To rule out #2, on bwdb simply look at the queue of flows to be processed:
bwdb /home/flowbin# ls /usr/home/working ft-v05.2012-11-05.113000-0800 bwdb /home/flowbin#
You see there's 1 flow there ready to processes. Had there been a backlog you'd see lots of files there. So this message must mean there's a replication failure. Here's how to look at the replication status:
On bwdb:
mysql> SHOW MASTER STATUS; +-----------------+-----------+--------------+------------------+ | File | Position | Binlog_Do_DB | Binlog_Ignore_DB | +-----------------+-----------+--------------+------------------+ | bwdb-bin.001551 | 156935084 | | | +-----------------+-----------+--------------+------------------+ 1 row in set (0.02 sec)
On backup1:
mysql> show slave status\G *************************** 1. row *************************** Slave_IO_State: Master_Host: 10.1.4.203 Master_User: repl Master_Port: 3306 Connect_Retry: 60 Master_Log_File: bwdb-bin.001550 Read_Master_Log_Pos: 505039281 Relay_Log_File: mysqld-relay-bin.001527 Relay_Log_Pos: 98 Relay_Master_Log_File: bwdb-bin.001550 Slave_IO_Running: No Slave_SQL_Running: Yes Replicate_Do_DB: Replicate_Ignore_DB: Replicate_Do_Table: Replicate_Ignore_Table: Replicate_Wild_Do_Table: traffic.% Replicate_Wild_Ignore_Table: Last_Errno: 0 Last_Error: Skip_Counter: 0 Exec_Master_Log_Pos: 505039281 Relay_Log_Space: 98 Until_Condition: None Until_Log_File: Until_Log_Pos: 0 Master_SSL_Allowed: No Master_SSL_CA_File: Master_SSL_CA_Path: Master_SSL_Cert: Master_SSL_Cipher: Master_SSL_Key: Seconds_Behind_Master: NULL 1 row in set (0.57 sec)
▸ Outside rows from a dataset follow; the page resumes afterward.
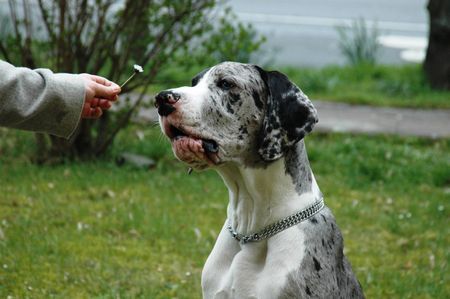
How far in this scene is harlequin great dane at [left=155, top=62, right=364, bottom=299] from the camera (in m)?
3.42

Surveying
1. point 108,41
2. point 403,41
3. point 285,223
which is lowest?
point 403,41

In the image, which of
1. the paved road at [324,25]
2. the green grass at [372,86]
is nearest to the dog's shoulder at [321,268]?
the green grass at [372,86]

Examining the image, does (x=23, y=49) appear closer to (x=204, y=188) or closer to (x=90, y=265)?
(x=204, y=188)

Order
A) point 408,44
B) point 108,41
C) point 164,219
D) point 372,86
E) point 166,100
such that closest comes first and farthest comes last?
point 166,100
point 164,219
point 108,41
point 372,86
point 408,44

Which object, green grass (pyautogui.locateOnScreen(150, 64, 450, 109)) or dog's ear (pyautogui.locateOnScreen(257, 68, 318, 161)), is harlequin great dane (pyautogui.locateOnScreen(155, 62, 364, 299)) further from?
green grass (pyautogui.locateOnScreen(150, 64, 450, 109))

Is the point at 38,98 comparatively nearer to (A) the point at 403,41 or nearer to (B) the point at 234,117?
(B) the point at 234,117

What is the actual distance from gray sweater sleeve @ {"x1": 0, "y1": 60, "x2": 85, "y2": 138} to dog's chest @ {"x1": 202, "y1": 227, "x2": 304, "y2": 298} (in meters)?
0.90

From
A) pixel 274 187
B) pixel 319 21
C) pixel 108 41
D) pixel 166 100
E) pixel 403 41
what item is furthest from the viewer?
pixel 319 21

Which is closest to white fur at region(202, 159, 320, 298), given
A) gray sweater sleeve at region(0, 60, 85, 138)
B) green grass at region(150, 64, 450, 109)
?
gray sweater sleeve at region(0, 60, 85, 138)

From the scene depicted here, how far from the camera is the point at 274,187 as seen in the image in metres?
3.58

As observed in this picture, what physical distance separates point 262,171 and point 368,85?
7.47m

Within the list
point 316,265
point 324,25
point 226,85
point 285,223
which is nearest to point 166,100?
point 226,85

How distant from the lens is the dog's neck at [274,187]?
357 cm

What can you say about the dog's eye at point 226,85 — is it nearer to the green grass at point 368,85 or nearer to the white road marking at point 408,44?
Answer: the green grass at point 368,85
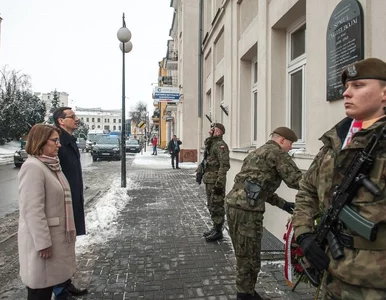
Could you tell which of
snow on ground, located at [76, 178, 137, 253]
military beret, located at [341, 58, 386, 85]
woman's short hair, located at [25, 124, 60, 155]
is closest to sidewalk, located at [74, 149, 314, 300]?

Our indicators that something is wrong come from looking at these fields from backup1:
Read_Master_Log_Pos: 505039281
This doesn't match up with what bwdb shows for log position: 156935084
Relay_Master_Log_File: bwdb-bin.001550
This doesn't match up with what bwdb shows for log file: bwdb-bin.001551
Slave_IO_Running: No
This should say Yes
Here's how this is resolved:
mysql> stop slave; mysql> reset slave; mysql> start slave; mysql> show slave status\G *************************** 1. row *************************** Slave_IO_State: Queueing master event to the relay log Master_Host: 10.1.4.203 Master_User: repl Master_Port: 3306 Connect_Retry: 60 Master_Log_File: bwdb-bin.001549 Read_Master_Log_Pos: 236696828 Relay_Log_File: mysqld-relay-bin.000003 Relay_Log_Pos: 133842 Relay_Master_Log_File: bwdb-bin.001549 Slave_IO_Running: Yes Slave_SQL_Running: Yes Replicate_Do_DB: Replicate_Ignore_DB: Replicate_Do_Table: Replicate_Ignore_Table: Replicate_Wild_Do_Table: traffic.% Replicate_Wild_Ignore_Table: Last_Errno: 0 Last_Error: Skip_Counter: 0 Exec_Master_Log_Pos: 132576 Relay_Log_Space: 238358016 Until_Condition: None Until_Log_File: Until_Log_Pos: 0 Master_SSL_Allowed: No Master_SSL_CA_File: Master_SSL_CA_Path: Master_SSL_Cert: Master_SSL_Cipher: Master_SSL_Key: Seconds_Behind_Master: 343413
I'm a little perplexed why it reverted to log file bwdb-bin.001549, but we see that Slave_IO_Running and Slave_SQL_Running are Yes and if you re-run the show slave status command you will see that the Read_Master_Log_Pos is incrementing.